## Exercise goal
Copy out the lines of the listing word for word, starting at the line that contains "Observe (541,183) —" and ending at the line that contains "20.2 meters", both ends included.

## Rows
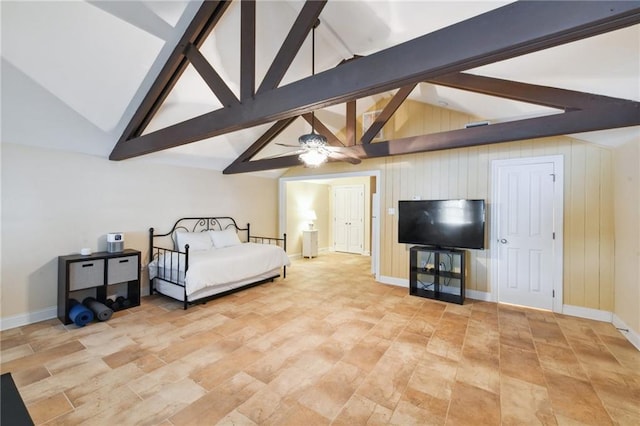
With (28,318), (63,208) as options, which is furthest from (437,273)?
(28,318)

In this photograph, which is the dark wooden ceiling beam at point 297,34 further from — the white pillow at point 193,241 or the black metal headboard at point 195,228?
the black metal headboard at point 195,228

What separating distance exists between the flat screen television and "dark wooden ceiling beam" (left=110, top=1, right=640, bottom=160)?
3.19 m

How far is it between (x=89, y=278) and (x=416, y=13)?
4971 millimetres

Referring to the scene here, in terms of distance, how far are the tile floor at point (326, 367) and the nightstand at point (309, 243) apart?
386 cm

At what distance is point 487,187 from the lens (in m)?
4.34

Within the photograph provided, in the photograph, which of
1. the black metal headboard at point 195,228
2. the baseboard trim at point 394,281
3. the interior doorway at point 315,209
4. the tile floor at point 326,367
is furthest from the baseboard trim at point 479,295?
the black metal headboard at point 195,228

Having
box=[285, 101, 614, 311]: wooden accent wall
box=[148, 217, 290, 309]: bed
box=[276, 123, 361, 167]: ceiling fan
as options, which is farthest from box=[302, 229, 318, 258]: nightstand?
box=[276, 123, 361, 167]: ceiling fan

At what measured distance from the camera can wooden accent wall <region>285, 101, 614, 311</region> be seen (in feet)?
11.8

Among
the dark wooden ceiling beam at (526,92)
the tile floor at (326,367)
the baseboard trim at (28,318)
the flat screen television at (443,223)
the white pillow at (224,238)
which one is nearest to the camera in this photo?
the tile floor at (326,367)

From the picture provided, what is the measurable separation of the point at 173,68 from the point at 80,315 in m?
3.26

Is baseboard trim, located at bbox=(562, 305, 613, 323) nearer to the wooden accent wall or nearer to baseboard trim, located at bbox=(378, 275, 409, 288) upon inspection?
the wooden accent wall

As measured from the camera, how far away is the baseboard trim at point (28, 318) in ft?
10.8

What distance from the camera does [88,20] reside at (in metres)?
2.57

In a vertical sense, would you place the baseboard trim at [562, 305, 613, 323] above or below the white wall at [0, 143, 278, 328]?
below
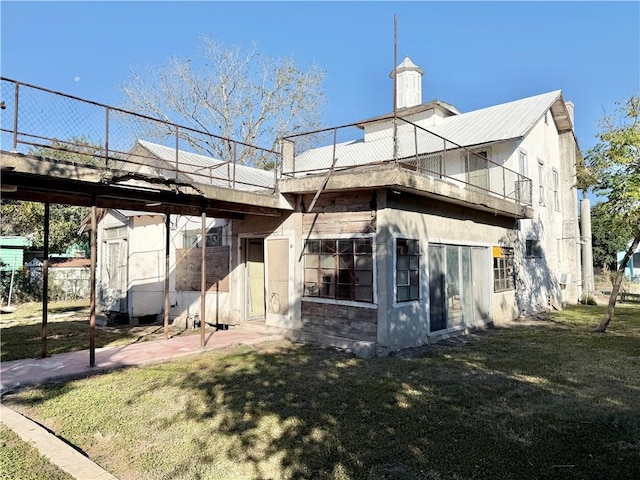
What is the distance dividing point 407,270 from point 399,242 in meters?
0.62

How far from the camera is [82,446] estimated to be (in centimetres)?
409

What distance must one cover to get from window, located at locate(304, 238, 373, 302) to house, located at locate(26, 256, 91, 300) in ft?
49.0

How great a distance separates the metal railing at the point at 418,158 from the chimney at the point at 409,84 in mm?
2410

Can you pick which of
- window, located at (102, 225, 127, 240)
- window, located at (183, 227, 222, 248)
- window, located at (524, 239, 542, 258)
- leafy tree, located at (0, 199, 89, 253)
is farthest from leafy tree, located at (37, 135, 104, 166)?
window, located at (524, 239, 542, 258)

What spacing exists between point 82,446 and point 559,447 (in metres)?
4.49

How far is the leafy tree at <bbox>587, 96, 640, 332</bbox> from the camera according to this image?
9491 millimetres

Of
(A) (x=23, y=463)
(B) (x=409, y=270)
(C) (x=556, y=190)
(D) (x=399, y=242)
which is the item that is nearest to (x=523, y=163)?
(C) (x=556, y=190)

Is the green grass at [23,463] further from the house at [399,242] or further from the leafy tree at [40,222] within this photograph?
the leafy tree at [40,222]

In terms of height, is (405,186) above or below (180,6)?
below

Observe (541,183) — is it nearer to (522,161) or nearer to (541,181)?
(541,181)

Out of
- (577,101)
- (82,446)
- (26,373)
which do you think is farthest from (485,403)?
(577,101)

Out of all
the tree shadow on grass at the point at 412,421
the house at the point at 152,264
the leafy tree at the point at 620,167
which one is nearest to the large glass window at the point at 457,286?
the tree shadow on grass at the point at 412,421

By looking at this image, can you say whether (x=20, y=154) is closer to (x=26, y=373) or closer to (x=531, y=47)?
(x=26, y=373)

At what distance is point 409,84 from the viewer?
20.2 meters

...

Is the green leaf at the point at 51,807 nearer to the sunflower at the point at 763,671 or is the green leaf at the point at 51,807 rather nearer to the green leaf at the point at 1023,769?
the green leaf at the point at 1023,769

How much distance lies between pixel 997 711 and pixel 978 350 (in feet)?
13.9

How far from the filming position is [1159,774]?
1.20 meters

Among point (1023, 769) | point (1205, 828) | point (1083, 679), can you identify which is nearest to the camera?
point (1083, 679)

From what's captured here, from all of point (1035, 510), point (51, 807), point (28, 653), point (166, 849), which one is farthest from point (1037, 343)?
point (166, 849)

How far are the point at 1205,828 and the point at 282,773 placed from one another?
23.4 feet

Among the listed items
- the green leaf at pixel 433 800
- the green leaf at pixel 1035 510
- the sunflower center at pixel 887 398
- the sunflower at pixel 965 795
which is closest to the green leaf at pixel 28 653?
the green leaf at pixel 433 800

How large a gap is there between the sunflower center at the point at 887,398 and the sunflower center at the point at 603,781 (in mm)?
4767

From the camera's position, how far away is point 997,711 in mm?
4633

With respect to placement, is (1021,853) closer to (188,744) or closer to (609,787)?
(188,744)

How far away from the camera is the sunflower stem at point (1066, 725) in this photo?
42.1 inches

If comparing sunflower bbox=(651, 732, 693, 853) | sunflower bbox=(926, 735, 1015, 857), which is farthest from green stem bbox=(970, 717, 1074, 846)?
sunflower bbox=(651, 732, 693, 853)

## Solved exercise
Observe (541,183) — is it nearer to (522,161) or nearer to (541,181)?
(541,181)

Out of
- (577,101)
- (82,446)
- (26,373)
which do you think is farthest from (485,403)?
(577,101)

Out of all
the tree shadow on grass at the point at 412,421
the house at the point at 152,264
the leafy tree at the point at 620,167
which one is nearest to the large glass window at the point at 457,286?
the tree shadow on grass at the point at 412,421

By looking at this image, can you say whether (x=20, y=154) is closer to (x=26, y=373) or closer to (x=531, y=47)?
(x=26, y=373)

At what distance is point 409,84 from the viewer?
20.2 meters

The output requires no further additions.